Peritoneal cells were obtained by washing the peritoneal cavity of Swiss mice (n=10) with 10 mL of cold PBS, pH 7.2. Recovered macrophages were washed with cold PBS (400 x g, 10 min), quantified using a haemocytometer and suspended into cold RPMI 1640 medium (Sigma), pH 7.2, supplemented with 20 mM Hepes (Sigma), 2 mM glutamine (Sigma) and 2.5 µg/mL gentamycin. Viability was assessed with 0.05% (w/v) nigrosin solution in 0.15 M PBS, pH 7.2 [27], and was always higher than 97%. Viable cells (2.5 × 104) were cultured in 96 well microplates for 1 h with different concentrations of peptides (1 to 128 μg/mL) at 37 °C and 5% CO2. Cell viability was assessed according to the MTT method [26] as described in the previous section.

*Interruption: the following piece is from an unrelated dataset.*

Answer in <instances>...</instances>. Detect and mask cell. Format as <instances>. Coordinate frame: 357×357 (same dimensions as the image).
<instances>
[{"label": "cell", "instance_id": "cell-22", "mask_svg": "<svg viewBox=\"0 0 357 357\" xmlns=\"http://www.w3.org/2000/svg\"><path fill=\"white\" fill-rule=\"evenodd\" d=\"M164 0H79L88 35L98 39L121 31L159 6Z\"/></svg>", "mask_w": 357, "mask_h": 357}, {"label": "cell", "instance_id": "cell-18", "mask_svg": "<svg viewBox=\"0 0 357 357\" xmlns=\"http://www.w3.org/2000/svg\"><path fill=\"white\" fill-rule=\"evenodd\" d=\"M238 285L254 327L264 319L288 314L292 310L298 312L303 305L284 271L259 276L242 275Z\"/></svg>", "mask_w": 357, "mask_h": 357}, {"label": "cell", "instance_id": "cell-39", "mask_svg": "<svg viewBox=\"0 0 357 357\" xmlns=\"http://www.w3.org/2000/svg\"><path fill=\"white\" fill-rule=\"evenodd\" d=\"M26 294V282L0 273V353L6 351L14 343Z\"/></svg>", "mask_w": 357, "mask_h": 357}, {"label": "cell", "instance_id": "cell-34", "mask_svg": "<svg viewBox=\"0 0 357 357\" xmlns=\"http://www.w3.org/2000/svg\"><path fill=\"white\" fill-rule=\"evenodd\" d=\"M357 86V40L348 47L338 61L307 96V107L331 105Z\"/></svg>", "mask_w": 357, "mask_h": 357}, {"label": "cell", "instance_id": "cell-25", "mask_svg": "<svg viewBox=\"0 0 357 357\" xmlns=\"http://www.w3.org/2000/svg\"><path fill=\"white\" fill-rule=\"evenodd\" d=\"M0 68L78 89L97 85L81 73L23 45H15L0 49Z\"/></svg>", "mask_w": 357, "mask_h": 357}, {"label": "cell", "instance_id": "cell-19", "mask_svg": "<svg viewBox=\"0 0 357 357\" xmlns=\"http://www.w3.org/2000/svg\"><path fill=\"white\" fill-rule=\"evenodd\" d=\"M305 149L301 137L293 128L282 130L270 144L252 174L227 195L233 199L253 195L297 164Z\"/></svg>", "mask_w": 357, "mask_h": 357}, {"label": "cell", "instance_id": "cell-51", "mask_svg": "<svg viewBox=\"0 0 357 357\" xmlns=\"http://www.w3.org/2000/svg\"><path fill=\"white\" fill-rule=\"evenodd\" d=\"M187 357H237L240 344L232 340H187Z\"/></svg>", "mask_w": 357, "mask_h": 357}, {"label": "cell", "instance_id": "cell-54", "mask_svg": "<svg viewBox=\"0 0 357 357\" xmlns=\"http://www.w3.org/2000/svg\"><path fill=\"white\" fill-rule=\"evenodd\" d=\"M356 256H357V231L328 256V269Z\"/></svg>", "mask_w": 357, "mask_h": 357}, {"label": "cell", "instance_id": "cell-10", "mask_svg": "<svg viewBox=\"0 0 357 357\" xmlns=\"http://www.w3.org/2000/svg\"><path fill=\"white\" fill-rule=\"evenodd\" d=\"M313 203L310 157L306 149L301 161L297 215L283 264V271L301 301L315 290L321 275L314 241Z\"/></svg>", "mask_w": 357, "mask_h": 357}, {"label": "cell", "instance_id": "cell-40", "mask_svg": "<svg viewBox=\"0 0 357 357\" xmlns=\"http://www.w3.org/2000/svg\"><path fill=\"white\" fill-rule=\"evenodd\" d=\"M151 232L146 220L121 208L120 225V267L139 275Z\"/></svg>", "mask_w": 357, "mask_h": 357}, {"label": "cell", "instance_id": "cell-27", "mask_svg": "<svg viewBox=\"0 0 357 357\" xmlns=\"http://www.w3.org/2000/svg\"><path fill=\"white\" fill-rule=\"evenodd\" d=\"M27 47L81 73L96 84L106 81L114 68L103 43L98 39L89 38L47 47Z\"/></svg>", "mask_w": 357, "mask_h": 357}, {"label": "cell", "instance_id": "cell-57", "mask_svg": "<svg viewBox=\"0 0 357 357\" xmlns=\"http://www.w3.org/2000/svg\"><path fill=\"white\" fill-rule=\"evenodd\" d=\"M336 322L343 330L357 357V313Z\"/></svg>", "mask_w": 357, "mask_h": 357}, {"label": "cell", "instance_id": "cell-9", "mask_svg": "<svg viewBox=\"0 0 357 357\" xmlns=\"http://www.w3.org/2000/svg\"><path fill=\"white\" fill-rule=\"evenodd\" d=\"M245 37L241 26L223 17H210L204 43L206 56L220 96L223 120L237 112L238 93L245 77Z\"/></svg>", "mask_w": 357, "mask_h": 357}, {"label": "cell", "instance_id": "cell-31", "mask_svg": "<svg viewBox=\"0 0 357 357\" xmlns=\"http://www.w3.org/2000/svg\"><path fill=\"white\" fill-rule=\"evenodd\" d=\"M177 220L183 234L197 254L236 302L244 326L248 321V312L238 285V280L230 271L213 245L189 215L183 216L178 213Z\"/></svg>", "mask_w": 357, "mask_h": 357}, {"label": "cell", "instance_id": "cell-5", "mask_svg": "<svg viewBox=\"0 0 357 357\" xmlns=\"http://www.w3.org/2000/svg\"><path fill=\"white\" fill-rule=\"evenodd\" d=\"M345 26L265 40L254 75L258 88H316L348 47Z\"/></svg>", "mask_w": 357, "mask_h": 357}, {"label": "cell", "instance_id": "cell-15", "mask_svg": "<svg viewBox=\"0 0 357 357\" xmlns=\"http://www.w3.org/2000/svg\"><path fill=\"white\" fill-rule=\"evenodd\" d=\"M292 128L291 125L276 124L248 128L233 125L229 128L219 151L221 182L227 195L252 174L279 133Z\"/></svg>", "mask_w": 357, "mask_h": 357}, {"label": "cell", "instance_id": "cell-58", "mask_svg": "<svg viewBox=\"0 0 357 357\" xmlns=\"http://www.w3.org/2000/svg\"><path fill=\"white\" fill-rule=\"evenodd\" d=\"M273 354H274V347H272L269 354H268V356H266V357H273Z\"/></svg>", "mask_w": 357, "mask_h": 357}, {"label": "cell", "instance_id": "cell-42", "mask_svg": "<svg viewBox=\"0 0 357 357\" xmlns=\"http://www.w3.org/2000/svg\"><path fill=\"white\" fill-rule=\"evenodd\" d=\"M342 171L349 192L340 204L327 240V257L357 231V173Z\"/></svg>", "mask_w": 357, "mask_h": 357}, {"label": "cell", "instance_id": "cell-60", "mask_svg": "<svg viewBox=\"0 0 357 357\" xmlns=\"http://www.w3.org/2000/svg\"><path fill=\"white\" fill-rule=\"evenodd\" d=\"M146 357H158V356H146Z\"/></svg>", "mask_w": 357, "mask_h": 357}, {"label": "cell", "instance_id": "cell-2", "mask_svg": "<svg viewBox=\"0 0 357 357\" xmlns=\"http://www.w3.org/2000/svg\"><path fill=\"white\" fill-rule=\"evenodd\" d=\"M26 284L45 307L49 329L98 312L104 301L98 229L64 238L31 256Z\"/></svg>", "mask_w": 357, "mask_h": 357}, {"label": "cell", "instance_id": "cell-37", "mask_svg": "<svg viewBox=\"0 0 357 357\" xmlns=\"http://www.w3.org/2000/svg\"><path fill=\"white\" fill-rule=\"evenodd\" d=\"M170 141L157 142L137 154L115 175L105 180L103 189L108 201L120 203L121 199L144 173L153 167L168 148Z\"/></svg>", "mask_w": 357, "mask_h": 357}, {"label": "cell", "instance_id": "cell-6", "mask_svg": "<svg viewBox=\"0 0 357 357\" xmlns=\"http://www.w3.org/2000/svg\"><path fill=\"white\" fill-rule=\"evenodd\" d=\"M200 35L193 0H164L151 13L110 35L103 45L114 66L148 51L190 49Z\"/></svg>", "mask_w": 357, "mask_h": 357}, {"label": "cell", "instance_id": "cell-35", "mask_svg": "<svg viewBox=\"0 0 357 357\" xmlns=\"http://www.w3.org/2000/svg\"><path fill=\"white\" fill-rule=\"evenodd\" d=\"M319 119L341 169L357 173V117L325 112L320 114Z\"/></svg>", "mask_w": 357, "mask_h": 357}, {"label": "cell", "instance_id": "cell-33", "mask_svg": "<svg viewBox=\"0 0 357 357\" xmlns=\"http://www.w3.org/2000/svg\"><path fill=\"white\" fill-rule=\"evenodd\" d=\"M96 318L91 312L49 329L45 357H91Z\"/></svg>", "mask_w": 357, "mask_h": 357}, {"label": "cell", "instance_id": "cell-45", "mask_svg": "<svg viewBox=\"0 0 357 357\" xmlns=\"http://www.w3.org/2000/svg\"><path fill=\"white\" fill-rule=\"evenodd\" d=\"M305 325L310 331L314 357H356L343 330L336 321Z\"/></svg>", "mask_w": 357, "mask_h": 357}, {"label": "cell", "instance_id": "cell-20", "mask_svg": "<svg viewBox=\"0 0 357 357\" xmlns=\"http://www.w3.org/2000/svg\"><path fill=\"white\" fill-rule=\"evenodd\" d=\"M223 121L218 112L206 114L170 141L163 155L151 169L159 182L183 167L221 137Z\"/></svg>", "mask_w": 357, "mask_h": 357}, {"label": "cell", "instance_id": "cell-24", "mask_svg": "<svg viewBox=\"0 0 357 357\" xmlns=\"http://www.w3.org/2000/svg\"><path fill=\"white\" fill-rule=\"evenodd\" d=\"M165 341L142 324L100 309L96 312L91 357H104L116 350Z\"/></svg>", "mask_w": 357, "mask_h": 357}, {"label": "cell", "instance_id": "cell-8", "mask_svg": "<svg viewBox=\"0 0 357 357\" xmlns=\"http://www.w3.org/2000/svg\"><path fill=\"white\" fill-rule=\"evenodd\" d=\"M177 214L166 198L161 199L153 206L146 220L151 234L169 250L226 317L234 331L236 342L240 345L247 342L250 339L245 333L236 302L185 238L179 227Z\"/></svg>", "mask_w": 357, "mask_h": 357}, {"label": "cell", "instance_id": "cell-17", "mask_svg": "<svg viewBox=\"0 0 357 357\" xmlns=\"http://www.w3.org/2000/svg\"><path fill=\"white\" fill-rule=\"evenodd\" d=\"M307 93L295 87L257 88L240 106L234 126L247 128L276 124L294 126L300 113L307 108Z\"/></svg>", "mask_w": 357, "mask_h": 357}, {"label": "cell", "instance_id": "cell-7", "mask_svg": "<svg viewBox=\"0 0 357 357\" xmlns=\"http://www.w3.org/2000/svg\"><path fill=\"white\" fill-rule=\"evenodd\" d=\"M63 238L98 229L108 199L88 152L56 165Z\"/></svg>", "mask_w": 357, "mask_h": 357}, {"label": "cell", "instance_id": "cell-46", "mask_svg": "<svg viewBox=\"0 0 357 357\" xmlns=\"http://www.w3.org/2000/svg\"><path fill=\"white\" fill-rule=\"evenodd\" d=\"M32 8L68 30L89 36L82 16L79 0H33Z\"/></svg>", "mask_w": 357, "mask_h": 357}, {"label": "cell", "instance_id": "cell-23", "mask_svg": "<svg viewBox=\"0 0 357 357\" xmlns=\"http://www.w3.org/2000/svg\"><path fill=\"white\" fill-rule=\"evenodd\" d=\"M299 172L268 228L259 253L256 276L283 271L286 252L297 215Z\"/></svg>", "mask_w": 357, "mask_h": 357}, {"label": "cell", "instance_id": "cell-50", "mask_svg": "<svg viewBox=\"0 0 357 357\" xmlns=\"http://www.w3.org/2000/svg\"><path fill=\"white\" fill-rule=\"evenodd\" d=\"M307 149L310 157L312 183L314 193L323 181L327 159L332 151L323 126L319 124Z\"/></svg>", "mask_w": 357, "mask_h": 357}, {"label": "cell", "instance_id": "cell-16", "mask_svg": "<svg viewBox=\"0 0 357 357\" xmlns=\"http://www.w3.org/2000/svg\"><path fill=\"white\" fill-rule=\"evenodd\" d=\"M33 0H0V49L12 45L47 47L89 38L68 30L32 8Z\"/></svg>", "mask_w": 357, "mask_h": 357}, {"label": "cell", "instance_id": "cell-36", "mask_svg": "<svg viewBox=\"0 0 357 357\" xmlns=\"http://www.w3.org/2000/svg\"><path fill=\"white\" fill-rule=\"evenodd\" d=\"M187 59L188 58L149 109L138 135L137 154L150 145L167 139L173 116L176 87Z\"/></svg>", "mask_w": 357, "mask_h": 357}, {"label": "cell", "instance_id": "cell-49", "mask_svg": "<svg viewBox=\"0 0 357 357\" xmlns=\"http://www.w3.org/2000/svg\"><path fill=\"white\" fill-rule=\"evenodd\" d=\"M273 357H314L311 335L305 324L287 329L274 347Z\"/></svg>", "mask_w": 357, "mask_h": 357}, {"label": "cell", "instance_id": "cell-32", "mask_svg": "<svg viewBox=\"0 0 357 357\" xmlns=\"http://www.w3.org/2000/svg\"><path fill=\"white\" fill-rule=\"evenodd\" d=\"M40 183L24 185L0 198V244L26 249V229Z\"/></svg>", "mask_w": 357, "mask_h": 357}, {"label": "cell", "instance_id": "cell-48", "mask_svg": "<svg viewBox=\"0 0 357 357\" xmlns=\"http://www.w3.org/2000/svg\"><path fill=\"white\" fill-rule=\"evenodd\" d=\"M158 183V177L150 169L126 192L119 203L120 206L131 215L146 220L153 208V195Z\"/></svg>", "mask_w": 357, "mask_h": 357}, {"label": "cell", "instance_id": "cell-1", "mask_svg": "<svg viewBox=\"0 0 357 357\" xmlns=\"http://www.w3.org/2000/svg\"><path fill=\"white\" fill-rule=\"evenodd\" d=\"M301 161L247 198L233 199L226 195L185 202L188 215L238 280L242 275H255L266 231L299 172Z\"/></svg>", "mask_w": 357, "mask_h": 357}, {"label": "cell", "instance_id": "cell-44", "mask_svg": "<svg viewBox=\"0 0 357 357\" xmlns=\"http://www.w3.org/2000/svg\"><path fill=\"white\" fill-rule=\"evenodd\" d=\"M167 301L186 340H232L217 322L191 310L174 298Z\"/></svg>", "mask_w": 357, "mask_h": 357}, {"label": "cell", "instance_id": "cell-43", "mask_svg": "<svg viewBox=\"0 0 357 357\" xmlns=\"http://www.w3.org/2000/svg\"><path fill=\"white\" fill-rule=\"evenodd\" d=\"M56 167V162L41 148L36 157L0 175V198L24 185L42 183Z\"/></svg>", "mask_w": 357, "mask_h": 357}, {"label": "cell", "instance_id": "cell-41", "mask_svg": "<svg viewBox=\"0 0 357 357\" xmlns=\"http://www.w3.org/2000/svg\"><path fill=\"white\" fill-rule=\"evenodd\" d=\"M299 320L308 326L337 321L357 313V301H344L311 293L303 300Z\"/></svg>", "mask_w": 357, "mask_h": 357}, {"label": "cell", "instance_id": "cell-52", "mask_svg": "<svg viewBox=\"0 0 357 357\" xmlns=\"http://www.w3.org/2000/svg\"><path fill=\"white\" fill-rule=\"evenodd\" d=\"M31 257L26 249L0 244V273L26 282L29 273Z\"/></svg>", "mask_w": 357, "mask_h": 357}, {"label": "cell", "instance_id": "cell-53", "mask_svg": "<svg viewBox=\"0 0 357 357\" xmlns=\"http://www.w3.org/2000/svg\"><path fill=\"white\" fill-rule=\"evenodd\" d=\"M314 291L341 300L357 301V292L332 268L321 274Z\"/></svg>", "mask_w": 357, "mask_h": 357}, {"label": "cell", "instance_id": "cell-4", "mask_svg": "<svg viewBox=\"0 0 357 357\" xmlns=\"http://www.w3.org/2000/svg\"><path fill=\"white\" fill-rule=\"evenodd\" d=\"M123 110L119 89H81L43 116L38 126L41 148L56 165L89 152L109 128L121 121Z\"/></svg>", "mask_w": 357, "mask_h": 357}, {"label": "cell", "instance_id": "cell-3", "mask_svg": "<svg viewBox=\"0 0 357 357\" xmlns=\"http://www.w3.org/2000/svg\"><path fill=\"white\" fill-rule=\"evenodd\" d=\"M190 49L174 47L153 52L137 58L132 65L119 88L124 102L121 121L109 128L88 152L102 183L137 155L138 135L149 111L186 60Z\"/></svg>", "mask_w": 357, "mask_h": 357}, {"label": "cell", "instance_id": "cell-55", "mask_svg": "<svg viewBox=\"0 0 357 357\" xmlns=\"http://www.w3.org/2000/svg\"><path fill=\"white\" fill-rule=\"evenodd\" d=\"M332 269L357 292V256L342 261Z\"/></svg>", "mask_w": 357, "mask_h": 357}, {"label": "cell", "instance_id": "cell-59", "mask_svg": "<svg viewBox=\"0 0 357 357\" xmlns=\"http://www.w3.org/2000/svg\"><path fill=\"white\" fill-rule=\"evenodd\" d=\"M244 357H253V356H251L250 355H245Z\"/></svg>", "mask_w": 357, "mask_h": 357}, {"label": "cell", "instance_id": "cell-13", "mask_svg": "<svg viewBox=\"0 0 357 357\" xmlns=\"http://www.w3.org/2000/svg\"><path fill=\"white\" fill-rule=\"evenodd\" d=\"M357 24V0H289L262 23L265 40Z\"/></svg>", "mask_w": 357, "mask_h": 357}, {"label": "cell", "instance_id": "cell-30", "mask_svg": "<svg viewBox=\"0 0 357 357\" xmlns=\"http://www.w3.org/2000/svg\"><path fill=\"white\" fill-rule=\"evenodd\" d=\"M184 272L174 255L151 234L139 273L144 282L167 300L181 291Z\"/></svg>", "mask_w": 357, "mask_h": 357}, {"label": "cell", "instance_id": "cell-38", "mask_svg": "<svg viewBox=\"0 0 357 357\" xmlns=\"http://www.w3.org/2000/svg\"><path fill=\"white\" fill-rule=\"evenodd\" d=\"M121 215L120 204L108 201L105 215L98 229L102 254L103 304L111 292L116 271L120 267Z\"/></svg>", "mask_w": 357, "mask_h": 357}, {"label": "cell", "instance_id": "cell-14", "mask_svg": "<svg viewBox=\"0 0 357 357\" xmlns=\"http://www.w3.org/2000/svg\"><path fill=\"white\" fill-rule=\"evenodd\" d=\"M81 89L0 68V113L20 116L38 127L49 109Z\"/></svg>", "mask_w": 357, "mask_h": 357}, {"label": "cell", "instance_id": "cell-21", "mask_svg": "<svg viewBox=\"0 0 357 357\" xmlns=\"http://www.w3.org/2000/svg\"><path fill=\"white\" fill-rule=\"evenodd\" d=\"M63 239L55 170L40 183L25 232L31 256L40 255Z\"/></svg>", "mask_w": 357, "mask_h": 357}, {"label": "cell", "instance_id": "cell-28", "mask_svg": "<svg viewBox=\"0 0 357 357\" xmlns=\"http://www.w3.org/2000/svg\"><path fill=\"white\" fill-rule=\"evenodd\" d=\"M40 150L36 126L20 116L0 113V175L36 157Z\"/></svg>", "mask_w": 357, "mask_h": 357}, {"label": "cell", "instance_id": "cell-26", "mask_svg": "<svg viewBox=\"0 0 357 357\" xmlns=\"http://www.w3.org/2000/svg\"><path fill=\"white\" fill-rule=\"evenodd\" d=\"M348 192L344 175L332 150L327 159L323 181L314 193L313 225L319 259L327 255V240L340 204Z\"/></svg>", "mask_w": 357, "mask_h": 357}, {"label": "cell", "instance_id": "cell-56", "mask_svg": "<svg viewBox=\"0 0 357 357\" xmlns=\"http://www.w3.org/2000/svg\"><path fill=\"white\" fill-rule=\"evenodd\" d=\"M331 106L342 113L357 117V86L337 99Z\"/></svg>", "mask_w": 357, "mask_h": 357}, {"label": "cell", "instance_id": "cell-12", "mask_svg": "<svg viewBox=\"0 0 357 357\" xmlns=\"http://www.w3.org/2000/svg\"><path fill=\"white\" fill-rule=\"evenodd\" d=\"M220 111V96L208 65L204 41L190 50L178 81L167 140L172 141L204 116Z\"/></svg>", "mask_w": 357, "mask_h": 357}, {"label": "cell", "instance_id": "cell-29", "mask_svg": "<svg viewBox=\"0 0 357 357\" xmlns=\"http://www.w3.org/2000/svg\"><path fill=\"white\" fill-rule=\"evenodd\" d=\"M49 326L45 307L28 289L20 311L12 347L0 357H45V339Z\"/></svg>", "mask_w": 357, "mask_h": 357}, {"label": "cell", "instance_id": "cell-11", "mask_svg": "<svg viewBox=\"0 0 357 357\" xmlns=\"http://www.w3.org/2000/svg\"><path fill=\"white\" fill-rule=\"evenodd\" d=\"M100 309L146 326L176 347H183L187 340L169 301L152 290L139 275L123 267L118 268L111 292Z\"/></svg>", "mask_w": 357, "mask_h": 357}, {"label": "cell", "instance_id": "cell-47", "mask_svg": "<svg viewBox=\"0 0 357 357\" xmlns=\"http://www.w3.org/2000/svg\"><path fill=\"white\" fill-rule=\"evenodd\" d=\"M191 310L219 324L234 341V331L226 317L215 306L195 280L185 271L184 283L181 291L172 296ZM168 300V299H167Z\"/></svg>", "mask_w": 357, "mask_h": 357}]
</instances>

3.7. Antimicrobial Susceptibility Testing

Antimicrobial susceptibility was assessed for Clinical and Laboratory Standards Institute (CLSI) reference strains Escherichia (E.) coli ATCC 25922 and Staphylococcus (S.) aureus ATCC 25923. Minimal Inhibitory Concentrations (MICs) were determined in Iso-Sensitest broth (Oxoid, Basingstoke, UK) following a standard micro-dilution technique [28]. A bacterial suspension of 108 CFU/mL was initially prepared in 0.85% (w/v) sterile saline and diluted to 5 × 105 CFU/mL in each microplate well. DRS-H10 was co-incubated with bacteria at concentrations ranging from 1 to 128 μg/mL in two-fold dilutions. Microplates were placed on a wet cotton-bed in closed plastic containers, incubated at 37 °C and read after 18–24 h. Each assay was repeated at least three times with independent starting bacterial inocula. Inhibitory assays for Xanthomonas axonopodis pv. glycines were conducted by the same methodology using Mueller-Hinton Broth (DIFCO) with an incubation time of 48 h.

3.8. Statistical Analysis

The resulting data from the in vivo studies were also analyzed with the non-parametric ANOVA (Kruskal-Wallis) test. Values of p < 0.05 were considered to be statistically significant.

4. Conclusions

In this work we show that five novel dermaseptins, DRS-O1, DRS-H9, DRS-H15, DRS-H3 and DRS-H10, the phylloseptins PLS-H5, PLS-H6, PLS-S1, a fragment of PLS-H8 (named PLS-H8b) and the hyposins HPS-H2 and HPS-J1 were found in crude extract of the total skin secretion from P. nordestina, and identified. With this, this paper reports the first study of peptidome bioactive peptides in relation to this species of frog. All peptides were tested against L. amazonensis and L. infantum but only the dermaseptin DRS-H10 was better than the reference drug amphotericin B, killing fifty percent of the Leishmania population tested at 8.1 µM concentration. This study found that despite the fact several antimicrobial peptides (e.g., dermaseptins and phylloseptins) demonstrate potent antimicrobial activity, they did not show strong antimicrobial action against the bacteria E. coli, S. aureus and X. axonopodis, although they showed low cytotoxicity against mammalian cells in models of peritoneal macrophages.